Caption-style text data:
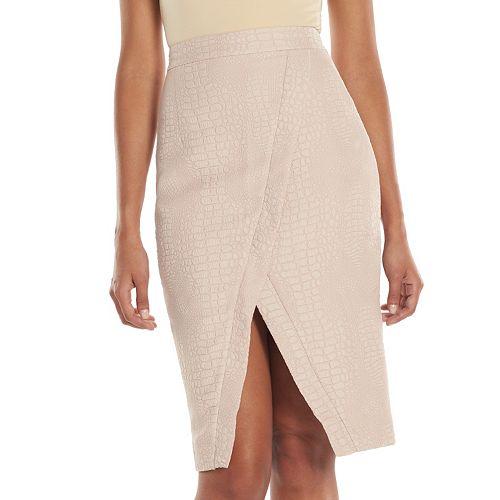 3c0553b81 Women's Jennifer Lopez Snakeskin Pencil Skirt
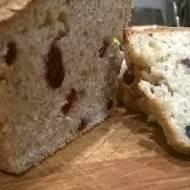Szybki i prosty chleb z żurawiną
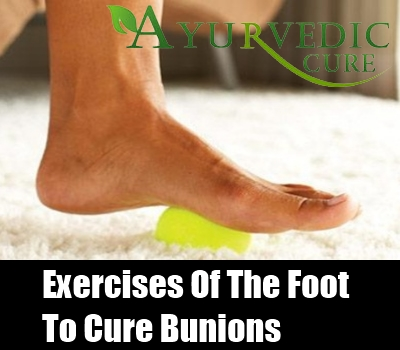 Exercises Of The Foot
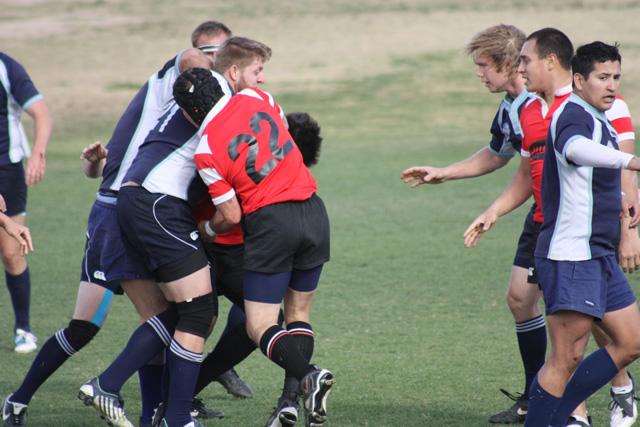 Camelback-Rugby-vs-Old-Pueblo-Rugby-B-192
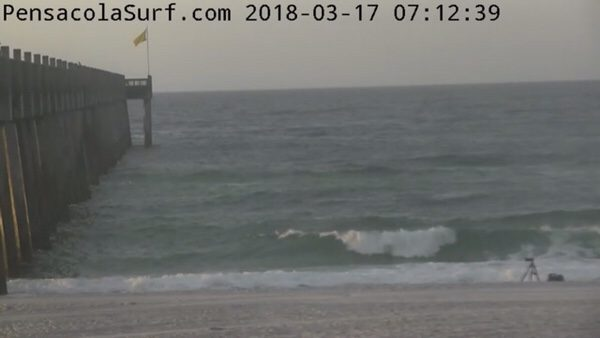 Saint Patrick's Day Saturday Morning Beach and Surf Report 3/17/18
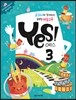 Yes 3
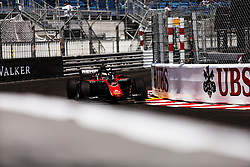 May 25, 2018 - Montecarlo, Monaco - 07 Jack AITKEN from Great Britain of ART GRAND PRIX during the Monaco Formula One Grand Prix  at Monaco on 23th of May, 2018 in Montecarlo, Monaco. (Credit Image: © Xavier Bonilla/NurPhoto via ZUMA Press)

TASK TO COMPLETE » What is needed is an exact transcription of the lines from the one holding "Szybki i prosty chleb z żurawiną" to the end of the data, with every picture left out.

TASK RESULT »
Szybki i prosty chleb z żurawiną
 Exercises Of The Foot
 Camelback-Rugby-vs-Old-Pueblo-Rugby-B-192
 Saint Patrick's Day Saturday Morning Beach and Surf Report 3/17/18
 Yes 3
 May 25, 2018 - Montecarlo, Monaco - 07 Jack AITKEN from Great Britain of ART GRAND PRIX during the Monaco Formula One Grand Prix  at Monaco on 23th of May, 2018 in Montecarlo, Monaco. (Credit Image: © Xavier Bonilla/NurPhoto via ZUMA Press)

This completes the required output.